Problem requirements:
Look for the string "young" in the listing below, then copy every line that has it.

········

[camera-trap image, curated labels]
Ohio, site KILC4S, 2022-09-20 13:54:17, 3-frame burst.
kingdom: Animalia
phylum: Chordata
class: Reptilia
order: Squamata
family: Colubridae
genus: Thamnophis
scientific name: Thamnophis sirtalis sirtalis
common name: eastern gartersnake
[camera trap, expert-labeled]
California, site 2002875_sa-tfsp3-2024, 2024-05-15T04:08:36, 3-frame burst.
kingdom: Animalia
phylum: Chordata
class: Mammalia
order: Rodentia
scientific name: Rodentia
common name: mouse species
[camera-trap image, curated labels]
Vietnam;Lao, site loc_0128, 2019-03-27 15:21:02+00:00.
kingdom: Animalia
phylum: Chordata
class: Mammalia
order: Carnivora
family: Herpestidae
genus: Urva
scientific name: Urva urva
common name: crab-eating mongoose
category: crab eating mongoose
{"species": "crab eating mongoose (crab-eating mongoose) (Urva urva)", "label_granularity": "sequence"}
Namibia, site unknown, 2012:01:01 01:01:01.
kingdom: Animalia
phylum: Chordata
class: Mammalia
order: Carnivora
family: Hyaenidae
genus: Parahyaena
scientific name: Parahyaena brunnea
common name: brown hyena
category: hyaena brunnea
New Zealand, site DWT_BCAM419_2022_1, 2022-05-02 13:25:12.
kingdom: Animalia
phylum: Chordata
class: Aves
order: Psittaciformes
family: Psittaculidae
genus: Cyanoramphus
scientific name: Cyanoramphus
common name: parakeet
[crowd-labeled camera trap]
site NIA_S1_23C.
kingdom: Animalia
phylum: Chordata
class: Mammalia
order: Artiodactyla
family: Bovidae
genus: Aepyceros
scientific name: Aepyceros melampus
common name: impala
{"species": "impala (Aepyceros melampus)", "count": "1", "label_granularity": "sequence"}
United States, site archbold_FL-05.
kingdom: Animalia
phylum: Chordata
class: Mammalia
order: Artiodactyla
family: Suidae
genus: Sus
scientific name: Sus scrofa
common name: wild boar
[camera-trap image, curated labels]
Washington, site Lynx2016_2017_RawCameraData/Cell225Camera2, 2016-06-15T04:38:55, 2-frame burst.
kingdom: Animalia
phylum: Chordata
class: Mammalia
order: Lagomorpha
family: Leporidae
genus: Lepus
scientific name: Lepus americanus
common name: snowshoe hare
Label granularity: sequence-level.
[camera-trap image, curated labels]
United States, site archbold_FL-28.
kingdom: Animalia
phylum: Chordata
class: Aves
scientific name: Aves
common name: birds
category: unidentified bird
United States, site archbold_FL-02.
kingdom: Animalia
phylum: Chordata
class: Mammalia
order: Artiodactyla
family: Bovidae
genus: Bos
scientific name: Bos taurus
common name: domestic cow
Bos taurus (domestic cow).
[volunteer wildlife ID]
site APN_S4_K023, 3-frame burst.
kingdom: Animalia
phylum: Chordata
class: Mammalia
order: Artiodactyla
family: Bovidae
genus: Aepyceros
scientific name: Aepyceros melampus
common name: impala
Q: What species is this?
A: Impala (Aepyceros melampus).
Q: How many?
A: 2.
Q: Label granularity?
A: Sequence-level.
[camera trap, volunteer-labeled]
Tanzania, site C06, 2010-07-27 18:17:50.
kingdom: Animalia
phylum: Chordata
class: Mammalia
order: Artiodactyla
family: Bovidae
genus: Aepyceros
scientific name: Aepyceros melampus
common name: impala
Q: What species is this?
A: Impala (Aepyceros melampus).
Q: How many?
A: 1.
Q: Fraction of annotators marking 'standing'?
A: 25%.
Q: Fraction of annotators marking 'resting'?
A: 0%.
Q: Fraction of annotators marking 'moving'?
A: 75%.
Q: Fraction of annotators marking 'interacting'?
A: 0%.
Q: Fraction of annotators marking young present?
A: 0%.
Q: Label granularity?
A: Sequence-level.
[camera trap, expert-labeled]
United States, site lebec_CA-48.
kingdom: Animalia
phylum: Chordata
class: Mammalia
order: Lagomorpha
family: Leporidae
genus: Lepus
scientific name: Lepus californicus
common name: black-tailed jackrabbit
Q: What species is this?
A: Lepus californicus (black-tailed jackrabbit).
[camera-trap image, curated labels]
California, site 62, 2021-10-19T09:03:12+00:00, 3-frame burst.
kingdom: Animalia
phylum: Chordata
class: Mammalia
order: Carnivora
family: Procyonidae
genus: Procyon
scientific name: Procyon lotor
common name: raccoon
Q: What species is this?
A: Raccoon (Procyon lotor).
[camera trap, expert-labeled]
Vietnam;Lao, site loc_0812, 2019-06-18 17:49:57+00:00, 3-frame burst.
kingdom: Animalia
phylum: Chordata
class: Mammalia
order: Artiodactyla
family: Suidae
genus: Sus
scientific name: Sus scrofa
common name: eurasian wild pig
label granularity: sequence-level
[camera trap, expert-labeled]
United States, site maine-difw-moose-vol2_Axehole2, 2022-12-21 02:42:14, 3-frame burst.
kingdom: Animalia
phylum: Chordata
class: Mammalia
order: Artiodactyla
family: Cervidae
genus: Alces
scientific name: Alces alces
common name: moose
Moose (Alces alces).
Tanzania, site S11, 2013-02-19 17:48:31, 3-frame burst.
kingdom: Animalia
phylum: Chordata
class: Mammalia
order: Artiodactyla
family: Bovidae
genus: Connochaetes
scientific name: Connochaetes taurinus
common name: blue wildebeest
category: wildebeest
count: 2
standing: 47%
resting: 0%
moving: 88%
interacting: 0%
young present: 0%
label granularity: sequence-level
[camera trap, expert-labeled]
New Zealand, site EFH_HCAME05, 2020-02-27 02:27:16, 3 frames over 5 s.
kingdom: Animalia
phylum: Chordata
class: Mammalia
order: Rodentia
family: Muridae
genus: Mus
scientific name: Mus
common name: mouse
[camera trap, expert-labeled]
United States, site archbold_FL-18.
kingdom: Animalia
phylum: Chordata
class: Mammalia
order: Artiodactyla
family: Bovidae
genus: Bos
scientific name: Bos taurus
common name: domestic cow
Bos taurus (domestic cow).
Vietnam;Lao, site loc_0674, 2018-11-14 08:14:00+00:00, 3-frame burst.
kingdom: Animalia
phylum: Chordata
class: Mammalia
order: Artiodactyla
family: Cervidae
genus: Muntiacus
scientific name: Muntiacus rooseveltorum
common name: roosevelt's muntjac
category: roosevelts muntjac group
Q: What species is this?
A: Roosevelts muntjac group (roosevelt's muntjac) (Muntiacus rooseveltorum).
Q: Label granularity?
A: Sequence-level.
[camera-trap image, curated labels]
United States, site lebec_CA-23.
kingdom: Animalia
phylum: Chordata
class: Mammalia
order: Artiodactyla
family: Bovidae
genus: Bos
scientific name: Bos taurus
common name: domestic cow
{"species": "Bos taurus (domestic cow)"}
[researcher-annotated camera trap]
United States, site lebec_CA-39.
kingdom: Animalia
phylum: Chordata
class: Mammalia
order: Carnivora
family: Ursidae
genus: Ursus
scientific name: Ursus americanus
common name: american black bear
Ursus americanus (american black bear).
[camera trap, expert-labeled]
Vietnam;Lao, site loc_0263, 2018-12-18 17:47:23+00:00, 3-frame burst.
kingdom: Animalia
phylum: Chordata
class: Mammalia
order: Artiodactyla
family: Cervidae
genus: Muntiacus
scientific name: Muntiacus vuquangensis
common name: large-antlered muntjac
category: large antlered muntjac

········

Answer section:
Q: Fraction of annotators marking young present?
young present: 0%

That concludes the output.